Zu den wichtigsten Aufgaben der dänischen Königin Margrethe II. gehört es, im Anschluss an Parlamentswahlen je zwei Gesandte der politischen
Parteien zu empfangen. Verfassungsgemäß stellt sie dann die alles entscheidende
Frage, wer mit der Bildung der nächsten Regierung zu beauftragen ist.
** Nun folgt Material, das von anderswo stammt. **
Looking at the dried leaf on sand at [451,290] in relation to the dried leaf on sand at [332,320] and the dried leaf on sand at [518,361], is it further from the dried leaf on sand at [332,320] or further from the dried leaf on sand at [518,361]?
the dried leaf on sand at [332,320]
Zumindest derzeit scheint die Antwort klar: die 41-jährige
Vorsitzende der Sozialdemokraten Mette Frederiksen. Umfragen zufolge liegt ihre
Partei als stärkste Kraft deutlich vor der liberal-konservativen Venstre-Partei von Premierminister Lars Løkke Rasmussen. Der regiert das skandinavische Land seit 2016 mit einer von der
rechtspopulistischen Dänischen Volkspartei tolerierten
Minderheitskoalition. Am 5. Juni muss
er sich Neuwahlen stellen.
Angesichts der Zweiteilung der dänischen Parteienfamilie in
einen rechten und einen linken Block gilt eine von den Sozialdemokraten
angeführte und von kleineren Linksparteien gestützte Minderheitsregierung derzeit
als wahrscheinlichstes Szenario. Die Meinungsforschung belegt seit Monaten
einen deutlichen
Vorsprung des linken Lagers.
Das ist aber weniger auf persönliche Popularität
zurückzuführen. Im direkten Vergleich mit dem Premierminister liegt Frederiksen
zwar verlässlich vorn, doch den bisherigen Höhepunkt
ihrer Popularität hatte sie im Februar 2017 – mit gerade mal 38
Prozent Zustimmung.
Integration und Begrenzung
Stärker als Personen bestimmen in Dänemark Themen den Wahlkampf, vor
allem die Bereiche Klimawandel, Renten und Migration. Der linke Block scheint
hier inhaltlich gut aufgestellt: “Traditionell verfügen die Linken über die
Definitionshoheit bei den ersten beiden Themen, die Rechten beim Thema
Migration”, meint Asbjørn Sonne Nørgaard, Vizedirektor
der Kopenhagener Denkfabrik Cevea. “Diesen Vorteil der Rechten aber stellen die
Sozialdemokraten nun infrage.
Der Grund: eine Positionsveränderung in der Migrationspolitik,
die bei Sozialdemokraten in Europa derzeit für einiges Befremden sorgt. Die
dänischen Genossen setzen auf eine strikte Begrenzung von Migration und eine staatlich
verordnete Integration. “Die Kurzformel lautet: Auf die Zahlen kommt es an”, so
Nørgaard. Es gehe darum, “den Rechtspopulisten den komparativen Vorteil
abzunehmen.”
Dreh und Angelpunkt des Wandels ist ein 28-seitiges Papier
mit dem Titel: Realistisch
und Fair. Im Vorwort wirbt die Parteivorsitzende Frederiksen
um einen Migrationskonsens der Mitte: Benötigt werde “eine Migrationspolitik,
die Dänemark vereint”. Zur Begrenzung des Zuzugs soll nicht nur die
Familienzusammenführung von Sprachkenntnissen und Berufstätigkeit abhängig
gemacht werden. Auch Asylanträge auf dänischem Boden sollen faktisch unmöglich und
künftig in Zusammenarbeit mit den Vereinten Nationen in “Auffangcentern
außerhalb Europas” bearbeitet werden. Abgelehnte Asylbewerber sollen
zügig ausgewiesen, bestehende Grenzkontrollen durch eine Reform des Schengen-Abkommens
beibehalten werden.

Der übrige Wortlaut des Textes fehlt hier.